Some people love living in the city. They love the hustle and bustle and choices that buzz around everywhere, from midnight coffee breaks to weekend bar hopping, to a huge choice of schools with unique programs and speciality courses. There are shops for everything and variety at your fingertips.
It’s not for everyone though.
The pollution, the noise, tiny backyards, traffic jams, high rental and real estate prices, the impossibility of getting an appointment at the dentist or a parking spot at the shops or the school gate, the road tolls, the council tax… For some people city life is all about stress, dragging yourself through the rat race day in, day out.
Some people find city living miserable. They find corporate office jobs suffocating. They hate that their children are being raised by day-care. But what choice do you have, this is where the jobs are, right…
You do have a choice for where you live. Feeling stuck with no choices can be the biggest factor for stress and depression. Just knowing you have a choice, even if you don’t take it, can mean the world of difference to your state of mind.
So let’s talk about a tree change: what’s involved, what it’s like and how you can achieve it to see if it’s the right move for you.
There are some things you will need to consider before anything else happens.
- Are you (and, if required, your family) okay with being a long way from family?
This is a big one to consider if you have a young family and you currently get a lot of support from friends and family. Until you get to know people and make new friends, the experience of moving might be isolating.
- Are you flexible with new job opportunities?
You might need to be willing to switch trades, maybe to something new where you need to start from the bottom up. Regional jobs tend to be service oriented, do you have skills you can use to work in hospitability, education, farming, tourism or retail?
- Can you (or your partner) take your job with you?
It’s a lot easier to make a move if you have a business, work from home, can submit online or transfer to a regional office. If you have these options open you have the added benefit of a steady income flowing in while you move and get settled.
If work is an issue you might want to consider a half move. One parent moves to the country with the kids, the other stays in the city and works with visits on the weekends. It’s not going to work for every couple. The right choice is the one that feels right and works for your circumstances.

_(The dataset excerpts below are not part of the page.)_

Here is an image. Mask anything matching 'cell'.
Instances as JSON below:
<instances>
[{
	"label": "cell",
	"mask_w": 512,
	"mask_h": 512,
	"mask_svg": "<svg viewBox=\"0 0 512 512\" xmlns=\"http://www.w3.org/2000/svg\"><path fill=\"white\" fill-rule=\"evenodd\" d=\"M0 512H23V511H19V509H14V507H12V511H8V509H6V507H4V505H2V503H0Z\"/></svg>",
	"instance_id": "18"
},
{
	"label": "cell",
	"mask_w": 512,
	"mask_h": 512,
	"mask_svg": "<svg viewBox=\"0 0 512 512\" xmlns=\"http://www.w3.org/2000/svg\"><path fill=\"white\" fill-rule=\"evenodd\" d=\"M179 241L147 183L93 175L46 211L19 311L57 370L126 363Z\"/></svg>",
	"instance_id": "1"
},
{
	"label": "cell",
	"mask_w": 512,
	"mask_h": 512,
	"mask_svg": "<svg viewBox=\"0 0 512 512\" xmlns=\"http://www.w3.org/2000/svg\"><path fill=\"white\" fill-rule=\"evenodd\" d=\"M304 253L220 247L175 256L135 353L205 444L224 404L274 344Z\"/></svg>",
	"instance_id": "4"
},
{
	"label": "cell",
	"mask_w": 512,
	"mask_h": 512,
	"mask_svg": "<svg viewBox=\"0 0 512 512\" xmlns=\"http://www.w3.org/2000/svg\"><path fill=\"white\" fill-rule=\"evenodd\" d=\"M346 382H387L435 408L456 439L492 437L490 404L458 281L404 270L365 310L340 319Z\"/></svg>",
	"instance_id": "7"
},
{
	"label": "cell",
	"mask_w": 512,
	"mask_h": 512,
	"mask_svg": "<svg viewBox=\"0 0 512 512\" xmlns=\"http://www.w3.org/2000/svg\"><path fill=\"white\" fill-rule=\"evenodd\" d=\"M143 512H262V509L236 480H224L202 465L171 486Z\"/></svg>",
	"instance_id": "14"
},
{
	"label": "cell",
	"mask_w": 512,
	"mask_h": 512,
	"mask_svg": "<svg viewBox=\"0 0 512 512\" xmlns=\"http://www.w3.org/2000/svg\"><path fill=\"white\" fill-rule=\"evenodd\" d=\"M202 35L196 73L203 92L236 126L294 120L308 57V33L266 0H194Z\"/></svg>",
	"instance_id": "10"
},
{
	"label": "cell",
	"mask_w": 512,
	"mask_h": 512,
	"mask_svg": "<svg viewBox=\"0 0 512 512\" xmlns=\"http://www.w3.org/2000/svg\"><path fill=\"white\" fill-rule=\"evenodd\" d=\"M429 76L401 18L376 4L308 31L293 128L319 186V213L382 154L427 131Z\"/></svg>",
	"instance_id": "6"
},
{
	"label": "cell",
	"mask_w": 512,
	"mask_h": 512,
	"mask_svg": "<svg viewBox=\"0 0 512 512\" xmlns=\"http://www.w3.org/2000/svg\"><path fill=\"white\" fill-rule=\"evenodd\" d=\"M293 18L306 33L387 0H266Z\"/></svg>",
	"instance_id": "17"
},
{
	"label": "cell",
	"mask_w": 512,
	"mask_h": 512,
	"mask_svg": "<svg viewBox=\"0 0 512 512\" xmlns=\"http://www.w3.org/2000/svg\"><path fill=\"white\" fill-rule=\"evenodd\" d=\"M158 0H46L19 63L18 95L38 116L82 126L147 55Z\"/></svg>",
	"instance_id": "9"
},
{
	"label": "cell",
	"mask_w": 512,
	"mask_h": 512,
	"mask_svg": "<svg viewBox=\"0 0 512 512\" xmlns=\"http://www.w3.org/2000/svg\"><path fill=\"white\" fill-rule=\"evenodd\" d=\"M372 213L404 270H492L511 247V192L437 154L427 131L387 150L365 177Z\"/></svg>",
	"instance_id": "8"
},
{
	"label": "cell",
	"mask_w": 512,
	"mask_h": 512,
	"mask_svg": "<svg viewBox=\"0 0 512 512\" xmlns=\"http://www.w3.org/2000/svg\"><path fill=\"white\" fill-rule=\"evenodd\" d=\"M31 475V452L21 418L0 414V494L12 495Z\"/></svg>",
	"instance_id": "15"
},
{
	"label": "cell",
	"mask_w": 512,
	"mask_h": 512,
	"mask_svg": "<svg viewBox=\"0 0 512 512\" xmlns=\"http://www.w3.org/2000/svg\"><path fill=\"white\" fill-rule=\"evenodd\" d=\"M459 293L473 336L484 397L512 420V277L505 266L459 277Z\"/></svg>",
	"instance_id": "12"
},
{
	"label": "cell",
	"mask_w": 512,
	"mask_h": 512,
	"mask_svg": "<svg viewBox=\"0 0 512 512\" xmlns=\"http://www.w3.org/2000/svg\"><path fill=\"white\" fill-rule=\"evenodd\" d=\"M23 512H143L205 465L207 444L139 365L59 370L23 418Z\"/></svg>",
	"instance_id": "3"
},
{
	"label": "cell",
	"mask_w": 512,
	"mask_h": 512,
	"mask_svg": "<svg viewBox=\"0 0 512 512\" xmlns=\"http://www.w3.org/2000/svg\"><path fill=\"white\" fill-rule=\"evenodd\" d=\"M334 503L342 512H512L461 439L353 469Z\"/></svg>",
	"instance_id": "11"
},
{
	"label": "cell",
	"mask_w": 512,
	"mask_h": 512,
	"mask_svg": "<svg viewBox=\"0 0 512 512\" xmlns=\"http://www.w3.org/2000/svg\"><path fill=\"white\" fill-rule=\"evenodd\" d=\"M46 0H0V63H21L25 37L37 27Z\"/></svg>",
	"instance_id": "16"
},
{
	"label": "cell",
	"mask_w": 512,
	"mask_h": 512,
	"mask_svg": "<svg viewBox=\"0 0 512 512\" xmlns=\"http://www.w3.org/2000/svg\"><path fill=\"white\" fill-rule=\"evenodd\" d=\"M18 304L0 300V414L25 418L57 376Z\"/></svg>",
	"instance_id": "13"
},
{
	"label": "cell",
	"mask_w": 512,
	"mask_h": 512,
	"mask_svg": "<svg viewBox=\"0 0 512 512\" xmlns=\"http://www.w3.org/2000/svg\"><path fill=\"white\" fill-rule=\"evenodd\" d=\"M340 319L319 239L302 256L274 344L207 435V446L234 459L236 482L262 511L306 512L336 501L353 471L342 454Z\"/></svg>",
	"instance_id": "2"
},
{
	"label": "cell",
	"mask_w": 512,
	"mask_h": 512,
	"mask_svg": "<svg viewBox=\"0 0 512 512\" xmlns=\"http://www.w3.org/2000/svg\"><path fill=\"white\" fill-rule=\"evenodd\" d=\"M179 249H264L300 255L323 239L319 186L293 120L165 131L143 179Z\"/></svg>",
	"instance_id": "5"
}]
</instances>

Still interested in making a tree change? Let’s look at what’s involved.
It’s essential that you personally check out the area you are thinking of moving to. Every rural and regional community has a different feel, space and facilities. Make a list of what’s important to you and spend as much time as you can exploring your possible new town.
The list you make needs to be detailed. Anything you cannot live without needs to be known, well before you leave. Consider things like;
- School (primary and secondary)
- Proximity to freeway/highway
- Proximity to major hospital
- Weather (some rural areas are subject to floods, snow, bushfire and drought)
- Proximity to work and number of work options
Other factors might be important to you like a public swimming pool, public library, walking or biking trails, snowfields, water sports, cinema, airport, conference centre, kids playgrounds or possibly even quality coffee.
Really think about what you want your tree change to look like, be like and feel like and visit as many possible destinations as many times as you can to make sure you have a match.
The other thing you can expect is a lot of driving. It’s normal, as in, ‘I forget I do that’ kind of normal to do a 100 kilometre round trip to go to the bank. Of course you’ll group all your ‘town’ chores together and get them all done in one day, but it’s fair to expect to do about 500 kilometres a week. You will need a reliable car and good driving skills. If you haven’t spent a lot of time driving in the country make sure you get plenty of practice when you arrive and go slow, there are a lot of differences, including poor lighting (a problem at night as well as dawn and dusk when animals are on the move), soft edges, higher speeds, high beam etiquette, peripheral vision for roos, cows, goats, sheep, horses, wombats, koalas… expect anything.
WHAT IT’S LIKE?
Part of the experience of a tree change will be unique to the area you choose. Overall you can expect things to be:
- Incredible atmosphere
- More wildlife encounters
- More centred/grounded
- More community focus and activity
- Amazing views
- Less taken for granted
- More time with family
- More freedom for kids
- Your friends and family will use your spare room (a lot)
HOW CAN YOU ACHIEVE IT?
Plan. Even if you make a fast decision to move to a rural or regional area, your planning needs to be in place. If you are buying, make sure you check the property out very carefully (LINK to ‘what to look for’ article) Understand the distances to the facilities you need and be sure you can adapt so that your solitude is one of adventure, not being stranded.
Say yes to every opportunity. When locals have a function or invite you along, say yes. It’s the fastest way to make friends and become part of the tribe. Keep an eye out for Neighbourhood Watch, school programs and charity events that you can help out at and get to know people.
Relax. At first the tranquil sounds of nature might have you nervous, it’s almost too quiet… relax and go with the flow and take the good with the bad. Yes you’re kids are safe to walk to school because everyone has their eyes on them to keep them safe, yes those same people will know your every move and aspect of your personal life. Know that they care, know you are part of something big and take the time to stop and smell the roses.